Sue Loesberg and Pat Gadzinski, members of the Virginia Beach chapter of Moms Demand Action for Gun Sense in America, are demanding that lawmakers from Richmond to Washington make gun laws that make sense.

“It’s happening in churches, it’s happening in a concert hall, movie theaters, everywhere,” Loesberg said.

10 On Your Side first introduced viewers of the Virginia Beach chapter of Moms Demand Action hours after three children and three adults were gunned down by a former student at a Nashville school. The scenes outside the school shook the nation.

The next day, the scenes captured inside the school revealed heroism in response to a barrage of problems that once again, landed in a space for children.

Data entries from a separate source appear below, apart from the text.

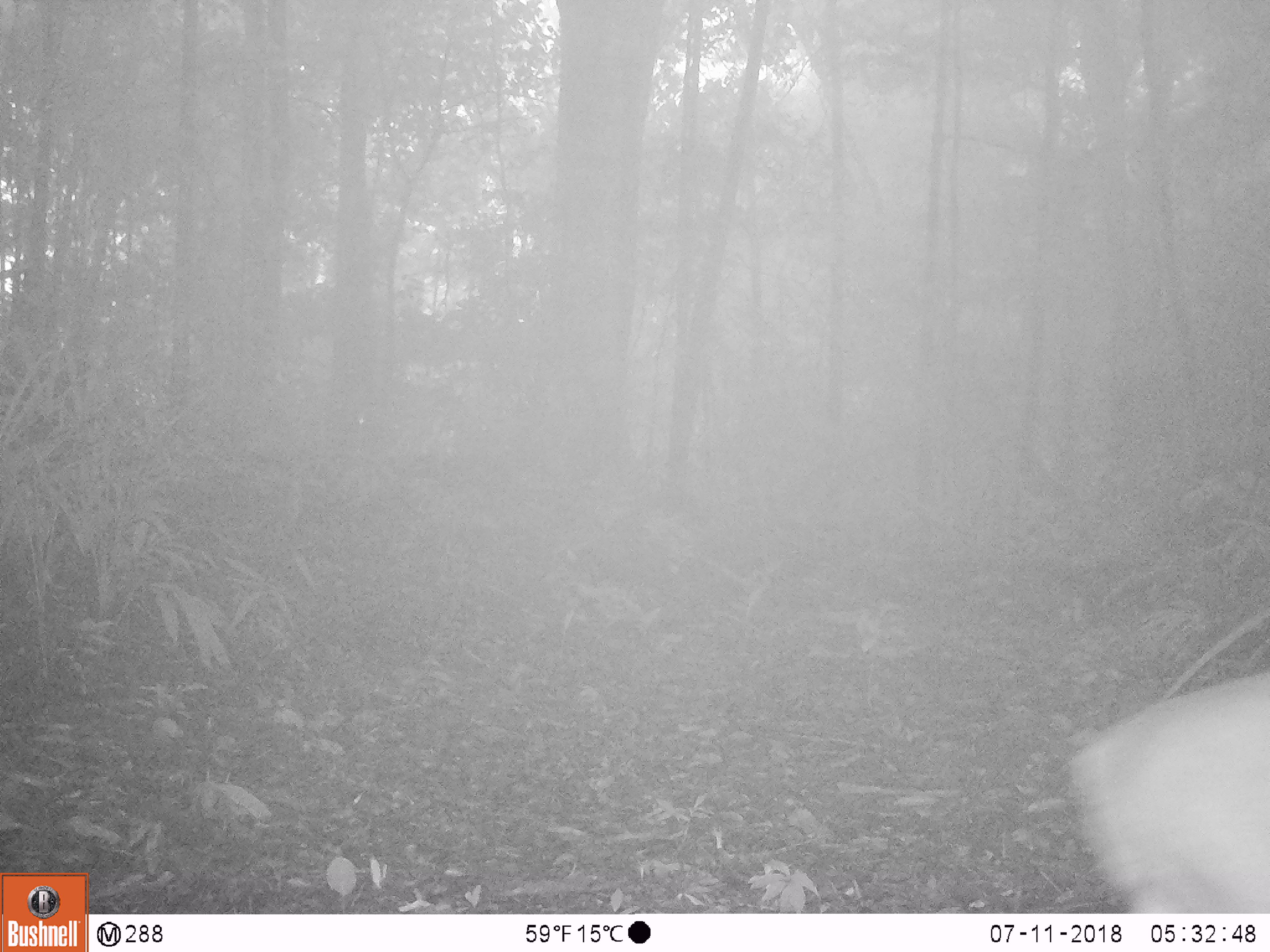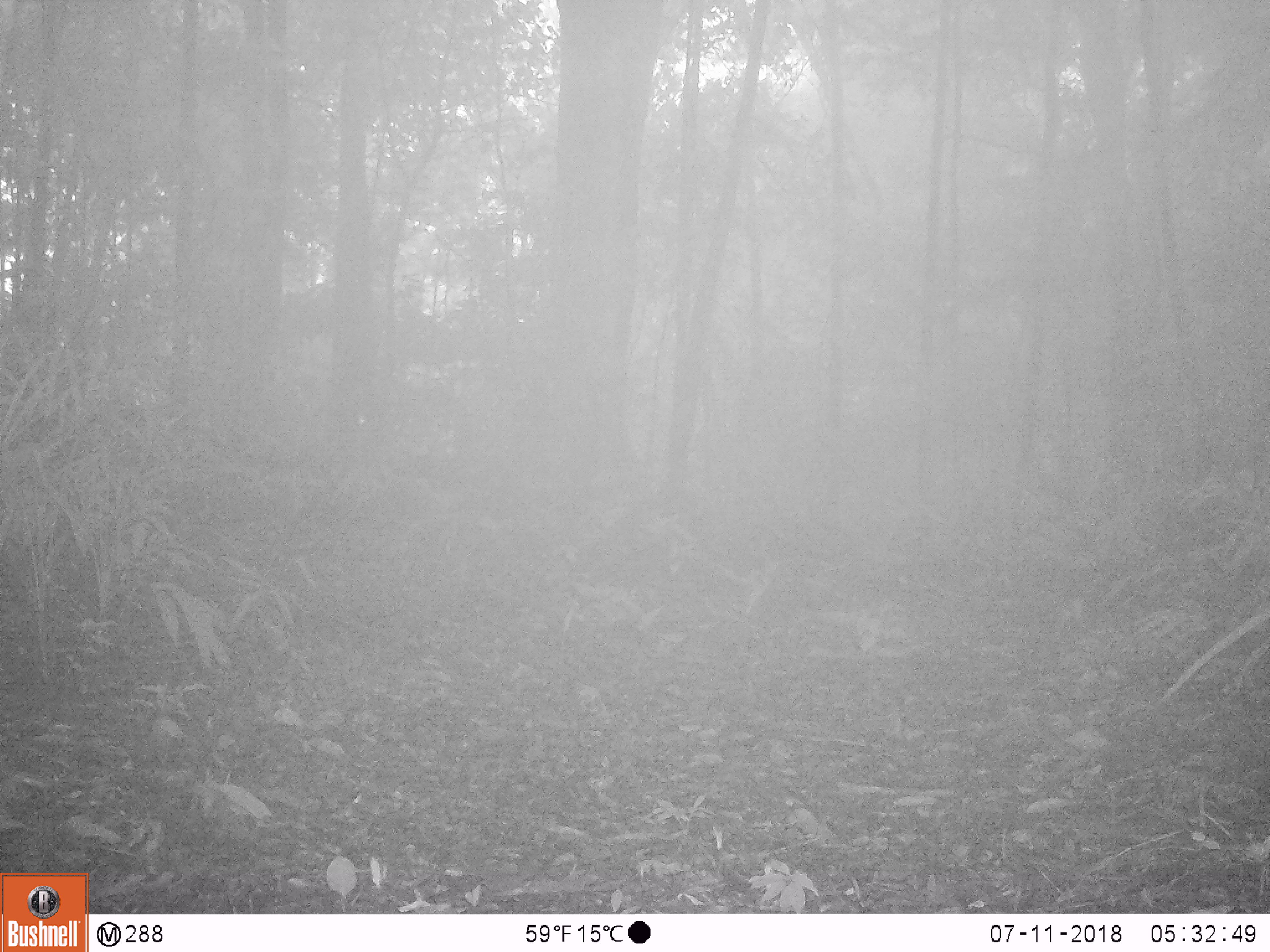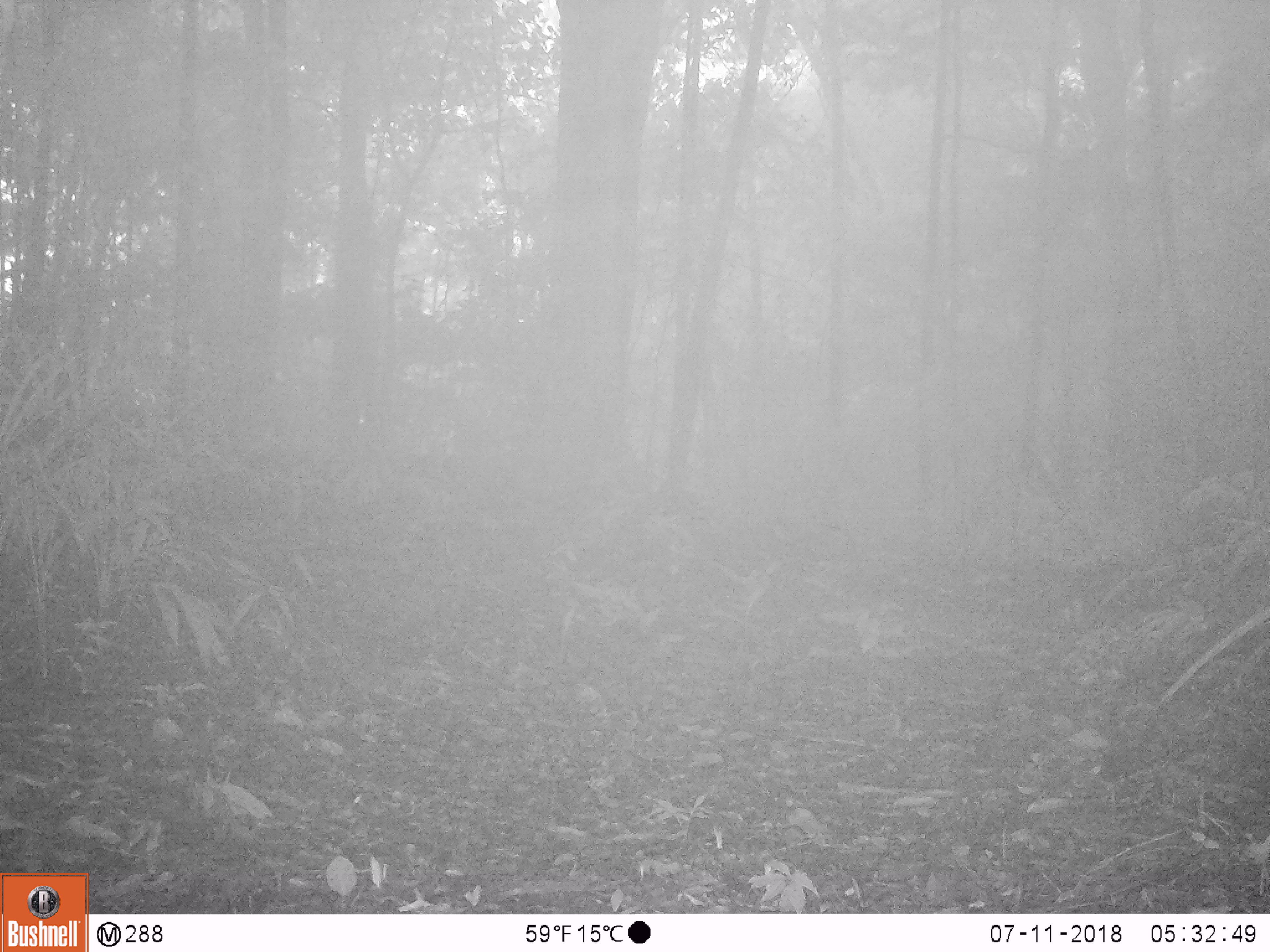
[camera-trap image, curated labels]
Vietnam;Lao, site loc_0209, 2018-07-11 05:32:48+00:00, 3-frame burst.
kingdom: Animalia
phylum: Chordata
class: Mammalia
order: Artiodactyla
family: Cervidae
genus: Muntiacus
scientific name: Muntiacus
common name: muntjacs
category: unidentified muntjac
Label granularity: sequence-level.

They said it looked like being in a war zone.

“American schools are war zones,” Loesberg said.

The war at home has many asking, if not Nashville, then what will it take change gun laws that in recent years, say the moms, have moved in the wrong direction.

“Right now lawmakers are gutting gun laws as [the number of] death by guns are rising and our children are going through this every day,” Loesberg said.

The moms support President Joe Biden’s renewed call for a ban on assault weapons. The 28-year-old Nashville woman who opened fire in the school she attended as a child was armed with three guns, including a semi-automatic rifle.

“The only function of an A.R. 15 is to shoot faster-more people,” said Loesberg.

This year, Moms Demand Action pushed for the passage of a bill in the General Assembly that would require gun owners in homes with children to properly secure their weapons and ammunition, and another bill called for a $500 fine if a gun is left in an unlocked unattended vehicle.

Both bills were passed by the state Senate, but fell flat in the Republican-led House of Delegates. The moms are demanding action.

“If you are afraid and you are tired of this and you want gun owners to properly store their firearms, if you want background checks, if you want to have commonsense gun legislation that will protect our children,” Loesberg said, “you need to get in touch with your lawmakers and tell them that you are heartsick and that this is happening yet again and it’s going to continue happening until they make real change.”